#### [SOURCE EXCERPT]
======
(Practical MySQL Tuning Guide for Real-World Operations)
zabbix database performance optimization :
When running Zabbix at any real scale, the first bottleneck you’ll hit is the database.
Long before CPU or memory become an issue, InnoDB I/O and Zabbix’s internal caching layers start choking the system.
Especially in environments collecting hundreds or thousands of metrics every second, database tuning directly determines overall stability.
This post summarizes the most effective database optimization techniques tested in production on a single Zabbix Server + MySQL setup.
For more information on this topic, especially regarding partitioned tables, please refer to the URL below, which provides a detailed explanation along with the full installation guide.
1. Zabbix Database Structure Overview
Zabbix data is divided into two main table groups:
| Type | Tables | Characteristics |
|---|---|---|
| History | history, history_uint, history_str, history_log | Stores raw metrics per second, heavy random I/O load |
| Trends | trends, trends_uint | Aggregated hourly averages/max/min values, lighter I/O |
Almost all database load originates from the history tables.
The key is how efficiently you manage and periodically clean up these tables.
2. Separating History and Trends Storage
Even on a single server, splitting disks logically makes a big difference.
Because Zabbix workloads involve constant random writes, SSDs are strongly recommended for history data.
This moves random write I/O from history tables to SSDs,
while trend read/write operations stay on another disk — reducing contention dramatically.
3. Partitioned Tables
When the housekeeper deletes millions of rows, the database comes under such heavy load that it’s effectively stalled. It’s worth considering a partitioned table design.
4. Housekeeper Tuning
The Housekeeper is responsible for deleting old data.
In large setups, it often causes more harm than good.
It is recommended to operate using partitioned tables, and as of Zabbix 7.4, this configuration must be adjusted via the web UI.
Go to: Administration → Housekeeping
Set as follows:
Trends → ☐ (disable)
Events and alerts → ☐ (disable)
Services → ☐ (disable)
User sessions → ☑ (keep)
History → ☐ (disable)
5. Cache and Process Tuning
Zabbix Server doesn’t write directly to the database — it writes to caches first.
If those caches are too small, data immediately flushes to MySQL, causing heavy I/O spikes.
======
#### [TASK SET]
[A] Output the Zabbix tuning guide word for word, everything from "4. Housekeeper Tuning" down to "alerts → ☐ (disable)".
[B] Edit the records, everything from the line containing "Which statement is" down to the end of the records, by replacing "baseboard" with "skirting board" and leaving all else unchanged.
======
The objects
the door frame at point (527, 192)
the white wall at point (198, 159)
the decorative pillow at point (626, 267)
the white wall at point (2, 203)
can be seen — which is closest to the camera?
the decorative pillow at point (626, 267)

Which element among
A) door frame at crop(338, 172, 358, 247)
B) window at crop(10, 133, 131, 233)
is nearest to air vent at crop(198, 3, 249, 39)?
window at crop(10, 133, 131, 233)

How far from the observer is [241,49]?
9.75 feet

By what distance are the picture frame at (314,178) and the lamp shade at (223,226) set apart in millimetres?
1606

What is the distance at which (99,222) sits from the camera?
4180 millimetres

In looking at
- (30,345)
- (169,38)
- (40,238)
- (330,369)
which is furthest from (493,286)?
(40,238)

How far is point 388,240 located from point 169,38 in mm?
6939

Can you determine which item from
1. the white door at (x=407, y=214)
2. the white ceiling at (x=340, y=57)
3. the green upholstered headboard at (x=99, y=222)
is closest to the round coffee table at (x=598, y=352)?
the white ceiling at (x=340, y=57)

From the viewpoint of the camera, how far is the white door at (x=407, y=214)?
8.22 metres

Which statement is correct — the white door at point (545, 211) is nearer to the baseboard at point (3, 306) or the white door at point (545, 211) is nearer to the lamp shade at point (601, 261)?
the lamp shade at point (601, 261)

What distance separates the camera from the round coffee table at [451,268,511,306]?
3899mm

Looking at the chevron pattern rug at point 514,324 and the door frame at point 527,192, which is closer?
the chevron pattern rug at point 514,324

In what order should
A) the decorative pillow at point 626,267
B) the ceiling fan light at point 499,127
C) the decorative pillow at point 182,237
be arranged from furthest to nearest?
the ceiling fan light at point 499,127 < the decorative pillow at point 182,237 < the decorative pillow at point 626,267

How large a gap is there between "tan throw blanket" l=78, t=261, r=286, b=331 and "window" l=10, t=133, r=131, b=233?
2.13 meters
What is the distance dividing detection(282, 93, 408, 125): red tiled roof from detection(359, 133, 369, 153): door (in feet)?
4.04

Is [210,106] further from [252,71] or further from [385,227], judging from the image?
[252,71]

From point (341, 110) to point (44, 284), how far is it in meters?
======
#### [OUTPUTS FOR THE TASKS]
[A]
4. Housekeeper Tuning
The Housekeeper is responsible for deleting old data.
In large setups, it often causes more harm than good.
It is recommended to operate using partitioned tables, and as of Zabbix 7.4, this configuration must be adjusted via the web UI.
Go to: Administration → Housekeeping
Set as follows:
Trends → ☐ (disable)
Events and alerts → ☐ (disable)

[B]
Which statement is correct — the white door at point (545, 211) is nearer to the skirting board at point (3, 306) or the white door at point (545, 211) is nearer to the lamp shade at point (601, 261)?
the lamp shade at point (601, 261)

What distance separates the camera from the round coffee table at [451,268,511,306]?
3899mm

Looking at the chevron pattern rug at point 514,324 and the door frame at point 527,192, which is closer?
the chevron pattern rug at point 514,324

In what order should
A) the decorative pillow at point 626,267
B) the ceiling fan light at point 499,127
C) the decorative pillow at point 182,237
be arranged from furthest to nearest?
the ceiling fan light at point 499,127 < the decorative pillow at point 182,237 < the decorative pillow at point 626,267

How large a gap is there between "tan throw blanket" l=78, t=261, r=286, b=331 and "window" l=10, t=133, r=131, b=233?
2.13 meters
What is the distance dividing detection(282, 93, 408, 125): red tiled roof from detection(359, 133, 369, 153): door (in feet)?
4.04

Is [210,106] further from [252,71] or further from [385,227], judging from the image?
[252,71]

From point (341, 110) to point (44, 284), how far is it in meters?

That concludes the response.